— START OF TEXT TO READ —

Turning the Tide on Climate Change requires a Nuclear Shift


This spring’s Netflix series ​Our Planet​ is a show like no other. While the BBC’sPlanet Earth​, ​Blue Planet​ and ​Frozen Planet​ series were awe-inspiring and moving pieces of storytelling and cinematography, this latest creation inspires something else. The show is openly focused on the effects of climate change in a very unconceited way and provokes thought and fear as much as it leaves you inspired. In short, it is a show with a mission, to turn the tide of climate change within the next 20 years.

With environmental marches clogging up the news and the streets, in the last 20 years climate change has gone from a secondary topic to one of politics’ great issues, one that has certainly caught the attention of and inspired a whole new generation of young people who no longer just care about the future of the planet but about it’s (and our) very existence in the next century. While the louder voices in the environmental campaign (the Greens, Greenpeace, Extinction Rebellion) can often be arrogant and unconstructive, their massive growth and the wider movement behind them shows that there is now a genuine popular concern about climate change and that it’s grown from an issue for an engaged few to the concern of the masses.

The Conservative party has in its time in government made great strides to start turning the tide on climate change and to deal with environmental issues. From greenhouse gas emissions being reduced by 23% in the last 9 years to Britain leading the way in reducing carbon dioxide emissions among the G20. Yet, this isn’t enough. I was walking through London with a good friend of mine a while back, when he stopped and pointed at St Paul’s Cathedral, in all its magnificence, and said “this is what conservatism is about. Preserving something like this so our children can see it too” and he was right. Furthermore, not only must we preserve God’s own country and all it’s rolling hills, dense forests and crisp meadows for generations to come, but also the whole world around it, the one so beautifully depicted in ​Our Planet​. However, the preservation of our planet necessitates protection that goes beyond single-use plastic bans and carbon taxes.

Where do we start? Energy production. Energy supply constitutes around a third of greenhouse gas emissions and certainly contributes to a lot of the rest (production and residential emissions). In 2018, this energy came mainly from gas (a full 42%), with fossil fuels as a whole constituting 44%. That is a lot. While renewables, mainly wind and solar, are catching up (at 20%) what catches my eye is how little we use nuclear energy. Barely scraping by at 21% of energy production, our 15 nuclear power plants (on par with Ukraine) produce just fifth of UK energy, despite having been around since the fifties, taking up a fraction of the space, resources and manpower as other solutions and producing exactly 0g of CO2 in all those years. So although the government promised up to 8 new privately-sourced power plants back in late 2010, the Scottish government and both E.ON and Npower pulled out of the project, leaving the future currently dead in the water. My question is: why?

— END OF TEXT TO READ —
— START OF DATA EXCERPT —

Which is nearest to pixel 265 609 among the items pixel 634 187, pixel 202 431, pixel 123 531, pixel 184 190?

— END OF DATA EXCERPT —

STATED PROBLEM 1 – Write out the climate article from "This spring’s Netflix" up to and including "next 20 years.".
STATED PROBLEM 2 –
Answer these from the climate article:
(a) Within how many years does the show Our Planet aim to turn the tide of climate change?
(b) By what percentage have greenhouse gas emissions been reduced in the last 9 years?
(c) How many nuclear power plants does the UK have?
The data isn't needed for anything here.

RESPONSE 1 –
This spring’s Netflix series ​Our Planet​ is a show like no other. While the BBC’sPlanet Earth​, ​Blue Planet​ and ​Frozen Planet​ series were awe-inspiring and moving pieces of storytelling and cinematography, this latest creation inspires something else. The show is openly focused on the effects of climate change in a very unconceited way and provokes thought and fear as much as it leaves you inspired. In short, it is a show with a mission, to turn the tide of climate change within the next 20 years.

RESPONSE 2 –
(a) Within the next 20 years.
(b) By 23%.
(c) 15.